The Compound Effect of Showing Up

My father coached every team I played on growing up. He owned an automotive shop, worked from seven in the morning to six at night, and somehow still cut out early on practice nights to be at the field. He did this for years. I did not understand at the time that what I was watching was a quiet, repeated argument for consistency. He was just there.

There is no glamorous way to describe consistency. It does not make for a good headline. Nobody writes a profile on the person who simply kept showing up for years. But if you study the careers that compound, they almost always share this trait.

Consistency works because it stacks. Each interaction, each deliverable, each kept promise adds a thin layer of trust and competence that is nearly invisible in the moment but unmistakable over time.
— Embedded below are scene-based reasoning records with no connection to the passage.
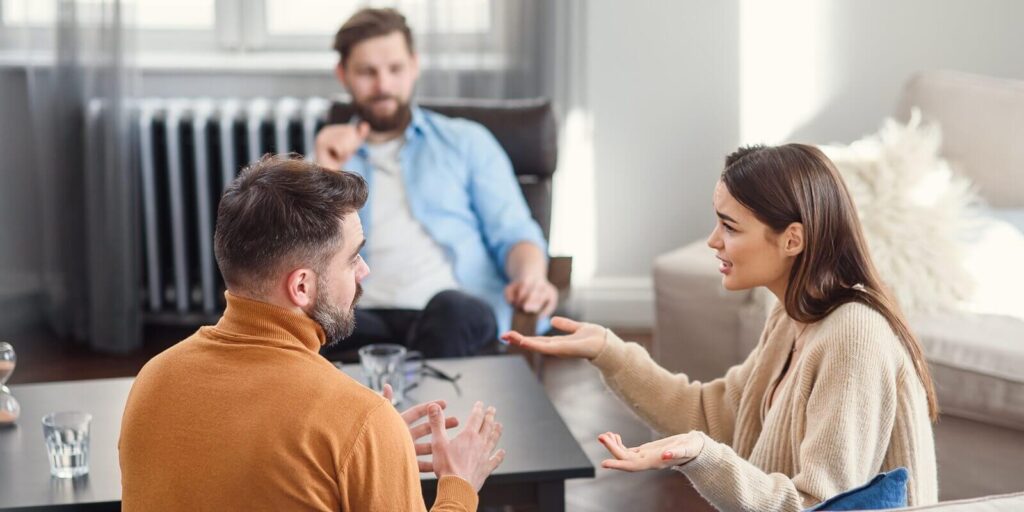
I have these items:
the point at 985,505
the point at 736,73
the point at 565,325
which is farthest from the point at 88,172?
the point at 985,505

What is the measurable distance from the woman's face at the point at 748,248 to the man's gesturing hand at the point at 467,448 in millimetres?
418

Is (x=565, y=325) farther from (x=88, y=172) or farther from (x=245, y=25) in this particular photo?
(x=245, y=25)

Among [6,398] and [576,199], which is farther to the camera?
[576,199]

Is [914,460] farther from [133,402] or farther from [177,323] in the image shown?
[177,323]

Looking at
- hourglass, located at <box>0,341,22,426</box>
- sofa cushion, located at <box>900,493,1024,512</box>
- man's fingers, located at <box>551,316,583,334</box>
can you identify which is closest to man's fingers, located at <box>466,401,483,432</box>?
man's fingers, located at <box>551,316,583,334</box>

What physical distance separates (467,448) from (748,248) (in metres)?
0.48

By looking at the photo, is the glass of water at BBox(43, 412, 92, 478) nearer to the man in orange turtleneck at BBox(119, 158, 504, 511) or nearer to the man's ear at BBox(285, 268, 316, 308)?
the man in orange turtleneck at BBox(119, 158, 504, 511)

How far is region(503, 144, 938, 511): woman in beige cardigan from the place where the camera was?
1.48 metres

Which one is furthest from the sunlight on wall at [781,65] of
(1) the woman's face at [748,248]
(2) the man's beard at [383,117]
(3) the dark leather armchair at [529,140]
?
(1) the woman's face at [748,248]

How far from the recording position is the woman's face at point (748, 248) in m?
1.62

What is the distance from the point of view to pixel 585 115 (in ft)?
13.4

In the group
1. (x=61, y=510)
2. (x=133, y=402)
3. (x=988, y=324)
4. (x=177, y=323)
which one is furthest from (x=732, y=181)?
(x=177, y=323)

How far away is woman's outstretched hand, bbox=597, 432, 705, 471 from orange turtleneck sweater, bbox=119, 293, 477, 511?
24 cm

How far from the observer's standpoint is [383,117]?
3.14 m
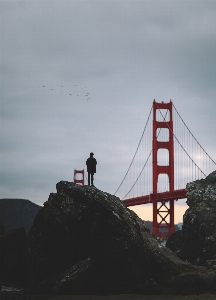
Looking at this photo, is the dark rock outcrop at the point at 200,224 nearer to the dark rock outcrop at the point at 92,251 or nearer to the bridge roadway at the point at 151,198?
the dark rock outcrop at the point at 92,251

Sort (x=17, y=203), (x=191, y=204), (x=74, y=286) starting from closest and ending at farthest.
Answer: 1. (x=74, y=286)
2. (x=191, y=204)
3. (x=17, y=203)

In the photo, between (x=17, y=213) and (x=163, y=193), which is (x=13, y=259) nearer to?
(x=163, y=193)

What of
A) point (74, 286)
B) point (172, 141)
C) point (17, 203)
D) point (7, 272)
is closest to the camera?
point (74, 286)

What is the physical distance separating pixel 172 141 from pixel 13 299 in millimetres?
39993

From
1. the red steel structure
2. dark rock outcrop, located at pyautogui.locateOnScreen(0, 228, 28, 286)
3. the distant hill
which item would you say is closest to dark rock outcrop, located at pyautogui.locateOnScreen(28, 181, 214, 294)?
dark rock outcrop, located at pyautogui.locateOnScreen(0, 228, 28, 286)

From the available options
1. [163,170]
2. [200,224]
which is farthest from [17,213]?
[200,224]

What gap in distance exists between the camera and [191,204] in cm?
1947

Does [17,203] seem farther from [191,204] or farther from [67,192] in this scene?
[67,192]

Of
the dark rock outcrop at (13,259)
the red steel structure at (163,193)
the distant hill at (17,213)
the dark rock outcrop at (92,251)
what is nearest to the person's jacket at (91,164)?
the dark rock outcrop at (92,251)

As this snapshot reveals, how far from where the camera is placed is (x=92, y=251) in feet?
37.0

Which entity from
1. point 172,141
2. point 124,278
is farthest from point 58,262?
point 172,141

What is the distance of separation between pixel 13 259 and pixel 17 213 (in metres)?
71.4

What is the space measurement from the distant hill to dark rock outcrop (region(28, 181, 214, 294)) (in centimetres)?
6988

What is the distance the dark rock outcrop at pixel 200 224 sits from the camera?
54.9 feet
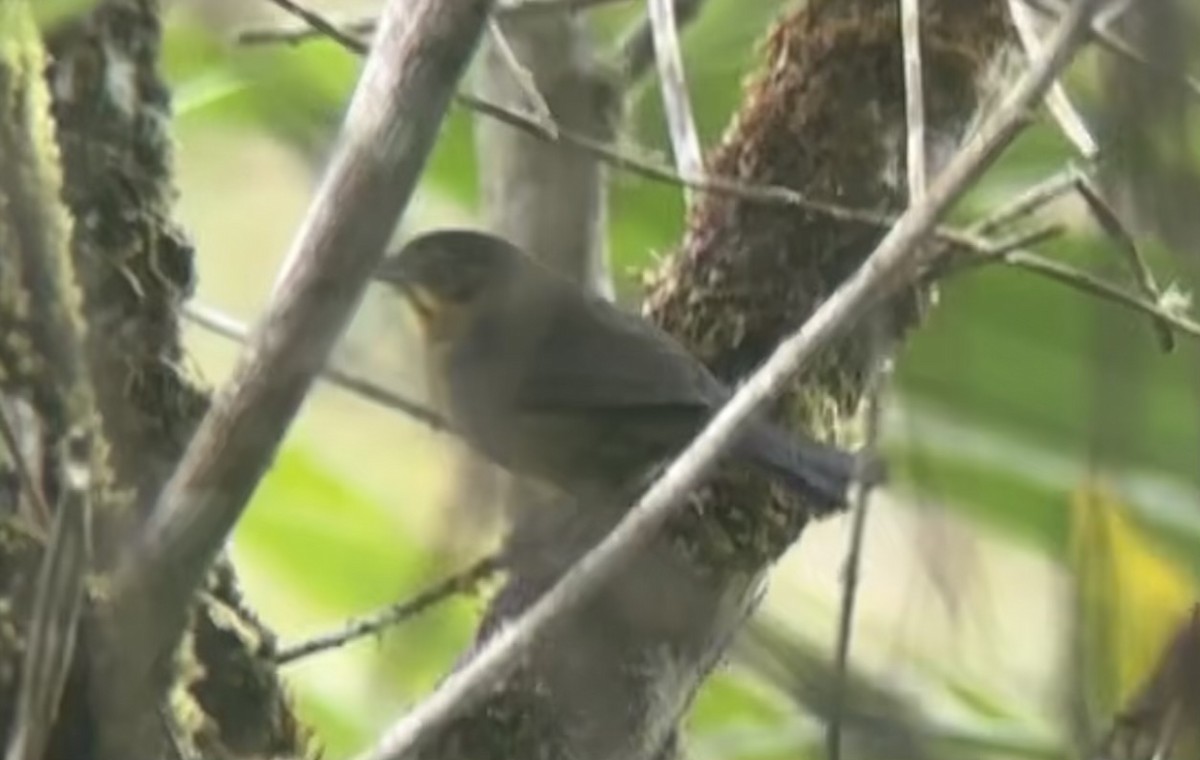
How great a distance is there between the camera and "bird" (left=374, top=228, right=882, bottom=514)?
1646mm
The person who shows up reliably for two years has an advantage that no amount of talent can replicate in two months.

I think about this often when I look at the opportunities that shaped my own trajectory. Almost none of them came from a single brilliant move. They came because I was present, available, and prepared when the right moment arrived. And being present was only possible because I had been showing up consistently long before that moment existed.

Most of the actions that build a career are boring. They are the emails sent on time, the commitments honored when it would be easier not to, and the skills practiced when no one is keeping score. None of it feels like progress in real time. But it is the raw material that eventually gets labeled as luck by people who were not watching.